§ **Instruction**
Rewrite every row, replacing each occurrence of "metal fence" with "iron railing" and keeping everything else unchanged. Leave the pictures out of your answer.
··········
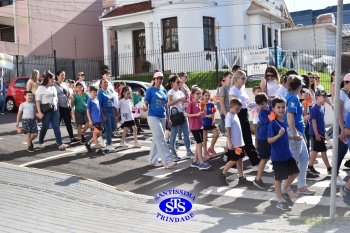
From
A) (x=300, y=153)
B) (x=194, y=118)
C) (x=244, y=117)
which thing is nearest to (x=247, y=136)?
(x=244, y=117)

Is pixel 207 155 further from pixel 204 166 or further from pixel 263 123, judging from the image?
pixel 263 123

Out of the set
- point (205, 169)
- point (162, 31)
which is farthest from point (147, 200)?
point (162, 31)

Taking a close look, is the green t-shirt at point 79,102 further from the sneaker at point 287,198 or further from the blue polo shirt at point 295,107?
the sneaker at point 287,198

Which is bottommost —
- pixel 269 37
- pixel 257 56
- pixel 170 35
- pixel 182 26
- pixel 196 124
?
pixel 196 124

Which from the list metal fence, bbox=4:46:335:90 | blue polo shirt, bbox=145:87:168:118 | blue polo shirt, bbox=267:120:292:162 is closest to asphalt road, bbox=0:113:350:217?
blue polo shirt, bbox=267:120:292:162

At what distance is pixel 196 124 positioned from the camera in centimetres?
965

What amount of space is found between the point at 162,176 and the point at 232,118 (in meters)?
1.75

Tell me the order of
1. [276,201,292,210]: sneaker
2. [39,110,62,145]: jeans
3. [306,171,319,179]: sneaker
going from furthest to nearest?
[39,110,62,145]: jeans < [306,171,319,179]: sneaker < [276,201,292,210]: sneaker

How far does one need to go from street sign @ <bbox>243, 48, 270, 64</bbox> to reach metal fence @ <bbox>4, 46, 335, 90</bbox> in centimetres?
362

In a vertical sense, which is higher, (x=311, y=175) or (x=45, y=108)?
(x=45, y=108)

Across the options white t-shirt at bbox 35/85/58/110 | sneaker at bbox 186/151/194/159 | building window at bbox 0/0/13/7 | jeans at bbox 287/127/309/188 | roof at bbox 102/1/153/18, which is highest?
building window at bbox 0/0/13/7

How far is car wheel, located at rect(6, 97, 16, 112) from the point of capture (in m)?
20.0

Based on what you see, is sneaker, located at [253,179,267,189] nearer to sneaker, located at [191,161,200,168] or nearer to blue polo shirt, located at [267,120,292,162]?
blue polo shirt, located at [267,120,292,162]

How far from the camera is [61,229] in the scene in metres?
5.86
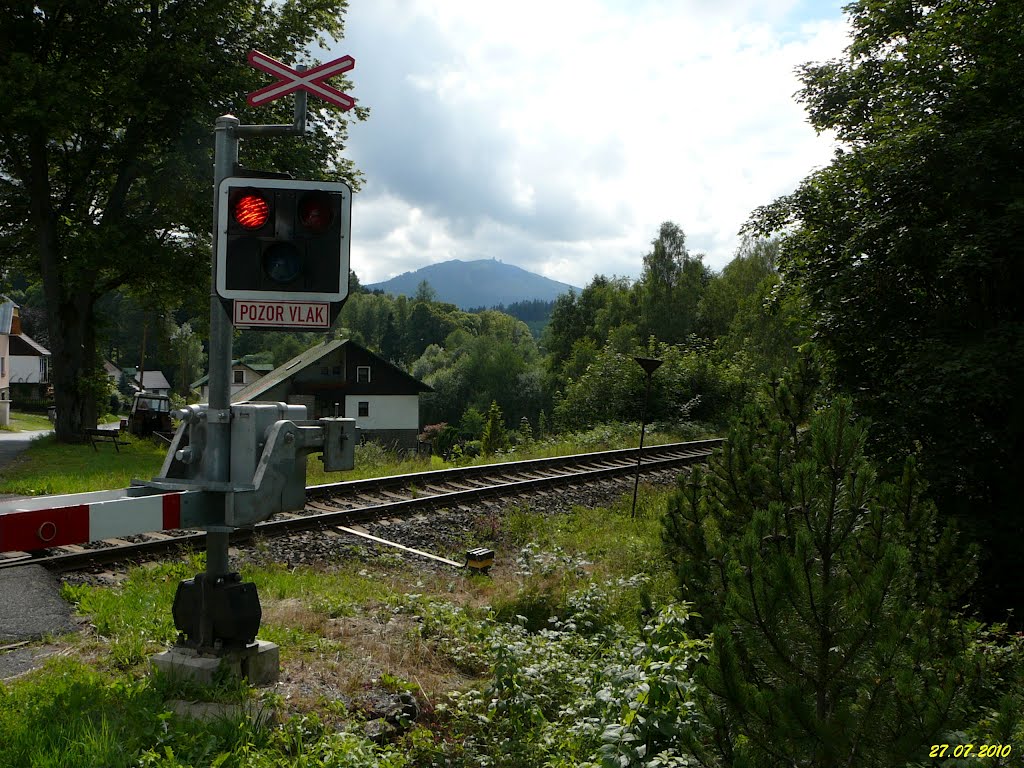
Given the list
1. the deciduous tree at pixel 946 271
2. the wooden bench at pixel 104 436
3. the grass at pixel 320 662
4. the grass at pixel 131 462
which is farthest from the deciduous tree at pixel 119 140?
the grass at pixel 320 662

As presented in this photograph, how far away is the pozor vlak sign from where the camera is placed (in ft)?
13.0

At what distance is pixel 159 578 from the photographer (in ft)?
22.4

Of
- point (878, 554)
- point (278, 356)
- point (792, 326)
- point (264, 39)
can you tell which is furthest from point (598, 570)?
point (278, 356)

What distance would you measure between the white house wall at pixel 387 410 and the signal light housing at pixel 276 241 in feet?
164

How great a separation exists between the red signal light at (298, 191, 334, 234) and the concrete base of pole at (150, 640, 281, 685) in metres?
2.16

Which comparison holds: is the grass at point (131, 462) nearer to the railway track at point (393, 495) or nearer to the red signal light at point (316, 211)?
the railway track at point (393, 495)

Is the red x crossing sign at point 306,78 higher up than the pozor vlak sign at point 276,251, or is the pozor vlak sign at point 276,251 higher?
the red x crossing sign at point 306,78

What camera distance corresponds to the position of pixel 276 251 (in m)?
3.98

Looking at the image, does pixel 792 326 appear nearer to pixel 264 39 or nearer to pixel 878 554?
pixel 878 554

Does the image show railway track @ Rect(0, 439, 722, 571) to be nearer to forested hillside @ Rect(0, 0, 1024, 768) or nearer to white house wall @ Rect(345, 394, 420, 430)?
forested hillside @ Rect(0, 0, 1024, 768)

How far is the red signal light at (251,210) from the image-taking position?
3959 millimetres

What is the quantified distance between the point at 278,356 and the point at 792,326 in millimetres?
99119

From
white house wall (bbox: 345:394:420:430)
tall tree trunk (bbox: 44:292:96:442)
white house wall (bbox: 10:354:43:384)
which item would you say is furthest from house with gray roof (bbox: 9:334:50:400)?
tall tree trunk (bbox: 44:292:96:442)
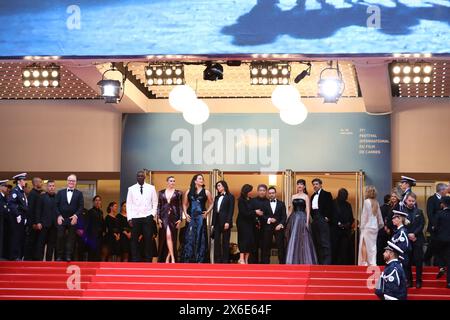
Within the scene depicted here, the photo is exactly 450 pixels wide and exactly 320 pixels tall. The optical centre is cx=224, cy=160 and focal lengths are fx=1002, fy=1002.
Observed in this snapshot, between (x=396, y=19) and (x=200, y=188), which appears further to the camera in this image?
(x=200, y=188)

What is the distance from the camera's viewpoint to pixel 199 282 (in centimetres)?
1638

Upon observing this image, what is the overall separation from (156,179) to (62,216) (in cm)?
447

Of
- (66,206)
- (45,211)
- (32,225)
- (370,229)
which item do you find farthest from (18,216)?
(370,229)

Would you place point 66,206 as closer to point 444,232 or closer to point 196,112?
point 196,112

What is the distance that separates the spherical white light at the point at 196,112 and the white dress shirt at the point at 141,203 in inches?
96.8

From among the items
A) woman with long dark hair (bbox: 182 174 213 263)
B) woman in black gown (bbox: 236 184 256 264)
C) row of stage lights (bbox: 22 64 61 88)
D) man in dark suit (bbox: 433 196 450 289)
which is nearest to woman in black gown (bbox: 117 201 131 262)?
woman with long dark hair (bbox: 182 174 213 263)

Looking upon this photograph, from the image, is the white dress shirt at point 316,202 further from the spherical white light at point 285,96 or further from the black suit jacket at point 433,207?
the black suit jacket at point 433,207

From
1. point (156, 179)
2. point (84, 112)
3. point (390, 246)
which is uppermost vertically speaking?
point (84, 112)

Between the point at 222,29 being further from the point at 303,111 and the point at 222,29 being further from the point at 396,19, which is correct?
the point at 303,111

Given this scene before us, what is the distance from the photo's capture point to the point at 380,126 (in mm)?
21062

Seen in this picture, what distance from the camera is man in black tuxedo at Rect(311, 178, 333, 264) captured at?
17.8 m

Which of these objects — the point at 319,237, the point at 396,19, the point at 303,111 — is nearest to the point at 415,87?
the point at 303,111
··········
§ **Correct response**
From
A) (x=300, y=153)
B) (x=194, y=118)
C) (x=244, y=117)
which thing is nearest to (x=247, y=136)?
(x=244, y=117)

Is pixel 207 155 further from pixel 204 166 or further from pixel 263 123, judging from the image?
pixel 263 123

Out of the set
- point (205, 169)
- point (162, 31)
which is farthest from point (147, 200)?
point (162, 31)

Taking a close look, is the green t-shirt at point 79,102 further from the sneaker at point 287,198 or further from the blue polo shirt at point 295,107?
the sneaker at point 287,198

Which is bottommost —
- pixel 269 37
- pixel 257 56
- pixel 170 35
- pixel 182 26
- pixel 196 124
?
pixel 196 124

Which from the list iron railing, bbox=4:46:335:90 | blue polo shirt, bbox=145:87:168:118 | blue polo shirt, bbox=267:120:292:162 is closest to asphalt road, bbox=0:113:350:217?
blue polo shirt, bbox=267:120:292:162

At what distance is pixel 196 124 positioned from the camera in centimetres?
965

What amount of space is found between the point at 162,176 and the point at 232,118 (in meters)?
1.75

Tell me the order of
1. [276,201,292,210]: sneaker
2. [39,110,62,145]: jeans
3. [306,171,319,179]: sneaker
going from furthest to nearest?
[39,110,62,145]: jeans < [306,171,319,179]: sneaker < [276,201,292,210]: sneaker

How far does one need to go from street sign @ <bbox>243, 48, 270, 64</bbox> to reach iron railing @ <bbox>4, 46, 335, 90</bbox> in centimetres?
362

In a vertical sense, which is higher, (x=311, y=175) or (x=45, y=108)?
(x=45, y=108)

Across the options white t-shirt at bbox 35/85/58/110 | sneaker at bbox 186/151/194/159 | building window at bbox 0/0/13/7 | jeans at bbox 287/127/309/188 | roof at bbox 102/1/153/18, which is highest?
building window at bbox 0/0/13/7

How far is car wheel, located at rect(6, 97, 16, 112) from the point of capture (in m)?
20.0

Based on what you see, is sneaker, located at [253,179,267,189] nearer to sneaker, located at [191,161,200,168] or nearer to blue polo shirt, located at [267,120,292,162]?
blue polo shirt, located at [267,120,292,162]

How far from the camera is [61,229] in the scene in metres?
5.86
Given the list
1. the deciduous tree at pixel 946 271
2. the wooden bench at pixel 104 436
3. the grass at pixel 320 662
4. the grass at pixel 131 462
which is farthest from the deciduous tree at pixel 119 140?
the grass at pixel 320 662

As presented in this photograph, how far away is the pozor vlak sign from where the camera is placed (in ft)?
13.0

At what distance is pixel 159 578 from the photographer (in ft)?
22.4

Of
- point (878, 554)
- point (278, 356)
- point (792, 326)
- point (264, 39)
can you tell which is furthest from point (598, 570)?
point (278, 356)

What distance would you measure between the white house wall at pixel 387 410 and the signal light housing at pixel 276 241 in feet?
164

How great a separation exists between the red signal light at (298, 191, 334, 234) and the concrete base of pole at (150, 640, 281, 685) in metres?
2.16

Which comparison holds: is the grass at point (131, 462) nearer to the railway track at point (393, 495) or nearer to the red signal light at point (316, 211)?
the railway track at point (393, 495)

Is the red x crossing sign at point 306,78 higher up than the pozor vlak sign at point 276,251, or is the pozor vlak sign at point 276,251 higher?
the red x crossing sign at point 306,78

What camera distance corresponds to the position of pixel 276 251 (in m)?
3.98

Looking at the image, does pixel 792 326 appear nearer to pixel 264 39 or nearer to pixel 878 554?
pixel 878 554

Does the image show railway track @ Rect(0, 439, 722, 571) to be nearer to forested hillside @ Rect(0, 0, 1024, 768) or nearer to white house wall @ Rect(345, 394, 420, 430)?
forested hillside @ Rect(0, 0, 1024, 768)

How far is the red signal light at (251,210) from the image-taking position?
3959 millimetres

What is the quantified distance between the point at 278,356 and the point at 792,326 in millimetres?
99119

From
white house wall (bbox: 345:394:420:430)
tall tree trunk (bbox: 44:292:96:442)
white house wall (bbox: 10:354:43:384)
which item would you say is furthest from house with gray roof (bbox: 9:334:50:400)?
tall tree trunk (bbox: 44:292:96:442)
Within the scene depicted here, the photo is exactly 450 pixels wide and exactly 320 pixels tall. The optical centre is cx=224, cy=160 and focal lengths are fx=1002, fy=1002.
Observed in this snapshot, between (x=396, y=19) and (x=200, y=188), which appears further to the camera in this image?
(x=200, y=188)

What is the distance from the camera's viewpoint to pixel 199 282 (in centimetres)?
1638

Upon observing this image, what is the overall separation from (156,179) to (62,216) (in cm)?
447

Of
- (66,206)
- (45,211)
- (32,225)
- (370,229)
which item do you find farthest from (18,216)?
(370,229)

Would you place point 66,206 as closer to point 444,232 or closer to point 196,112?
point 196,112

What is the distance that separates the spherical white light at the point at 196,112 and the white dress shirt at the point at 141,203 in inches?
96.8

From among the items
A) woman with long dark hair (bbox: 182 174 213 263)
B) woman in black gown (bbox: 236 184 256 264)
C) row of stage lights (bbox: 22 64 61 88)
D) man in dark suit (bbox: 433 196 450 289)
which is nearest to woman in black gown (bbox: 117 201 131 262)?
woman with long dark hair (bbox: 182 174 213 263)

Looking upon this photograph, from the image, is the white dress shirt at point 316,202 further from the spherical white light at point 285,96 or further from the black suit jacket at point 433,207?
the black suit jacket at point 433,207

From
1. point (156, 179)
2. point (84, 112)
3. point (390, 246)
which is uppermost vertically speaking?
point (84, 112)

Between the point at 222,29 being further from the point at 303,111 and the point at 222,29 being further from the point at 396,19, which is correct?
the point at 303,111

Given this scene before us, what is the distance from the photo's capture point to the point at 380,126 (in mm)?
21062

Seen in this picture, what distance from the camera is man in black tuxedo at Rect(311, 178, 333, 264) captured at?
17.8 m

Which of these objects — the point at 319,237, the point at 396,19, the point at 303,111 — is nearest to the point at 415,87?
the point at 303,111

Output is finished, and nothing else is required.